Numerical stress models suggest that gravitational body forces associated with elevated topography around sedimentary basins can significantly influence the stress and strain pattern in basin interiors. In the absence of tectonic forces, basins surrounded by high‐altitude mountain ranges experience net horizontal compression. Owing to gravitational forces pointing from areas of high gravitational potential energy to subsided basin areas, further lithospheric extension can eventually terminate, leading to a gradual late stage inversion of the entire basin system.
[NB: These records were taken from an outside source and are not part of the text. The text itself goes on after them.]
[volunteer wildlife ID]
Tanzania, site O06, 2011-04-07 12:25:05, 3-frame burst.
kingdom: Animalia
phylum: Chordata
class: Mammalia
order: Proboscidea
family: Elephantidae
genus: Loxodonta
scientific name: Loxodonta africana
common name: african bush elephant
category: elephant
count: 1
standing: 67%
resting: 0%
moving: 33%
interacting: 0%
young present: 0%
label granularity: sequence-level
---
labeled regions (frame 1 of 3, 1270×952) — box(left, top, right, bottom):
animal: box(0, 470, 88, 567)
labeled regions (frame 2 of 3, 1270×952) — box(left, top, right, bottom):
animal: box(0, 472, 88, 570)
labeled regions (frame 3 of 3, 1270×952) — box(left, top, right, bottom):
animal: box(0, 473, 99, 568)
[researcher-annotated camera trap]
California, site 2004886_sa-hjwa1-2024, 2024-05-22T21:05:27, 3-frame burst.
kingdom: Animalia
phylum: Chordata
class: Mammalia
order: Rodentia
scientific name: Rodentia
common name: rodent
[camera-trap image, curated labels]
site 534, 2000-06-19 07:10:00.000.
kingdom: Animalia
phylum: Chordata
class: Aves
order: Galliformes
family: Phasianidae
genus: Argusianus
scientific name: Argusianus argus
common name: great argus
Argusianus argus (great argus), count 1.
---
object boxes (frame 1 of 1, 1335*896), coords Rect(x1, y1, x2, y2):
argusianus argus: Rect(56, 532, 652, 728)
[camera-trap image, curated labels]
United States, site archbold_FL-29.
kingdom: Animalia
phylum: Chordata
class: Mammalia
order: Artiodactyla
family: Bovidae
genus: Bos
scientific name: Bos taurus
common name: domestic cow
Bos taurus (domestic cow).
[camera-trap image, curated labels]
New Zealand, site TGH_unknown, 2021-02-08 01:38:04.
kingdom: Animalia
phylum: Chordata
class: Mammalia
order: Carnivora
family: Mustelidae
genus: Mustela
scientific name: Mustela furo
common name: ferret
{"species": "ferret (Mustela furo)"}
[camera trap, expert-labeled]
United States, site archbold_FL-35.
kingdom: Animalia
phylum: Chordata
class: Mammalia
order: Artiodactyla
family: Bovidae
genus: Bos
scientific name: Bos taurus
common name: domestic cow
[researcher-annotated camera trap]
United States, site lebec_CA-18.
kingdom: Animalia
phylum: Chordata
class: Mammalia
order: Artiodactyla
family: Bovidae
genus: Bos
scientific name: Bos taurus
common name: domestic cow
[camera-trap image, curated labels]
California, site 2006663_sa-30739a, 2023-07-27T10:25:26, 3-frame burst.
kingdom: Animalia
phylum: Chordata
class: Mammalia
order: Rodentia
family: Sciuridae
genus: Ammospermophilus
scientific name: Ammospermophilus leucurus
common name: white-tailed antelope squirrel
Modeling results suggest that the state of recent stress in the Pannonian basin, particularly in its western part, is controlled by the interplay of plate boundary forces, i.e., the counterclockwise rotation and northward indentation of the Adriatic microplate against the Alpine‐Dinaric belt, and buoyancy forces associated with the elevated topography and related crustal thickness variation of the Alpine‐Dinaric belt. Model calculations show that uplifted regions surrounding the basin system can exert compression on the thinned Pannonian lithosphere of ∼40–60 MPa that is of the order of the assumed far‐field tectonic stress magnitudes. The combined analysis of stress sources of tectonic and gravitational origin helps estimating the magnitude of maximum horizontal compression. High levels of compressional stresses (up to >100 MPa) are concentrated in the elastic core of the lithosphere, consistent with the ongoing structural inversion of the Pannonian basin system.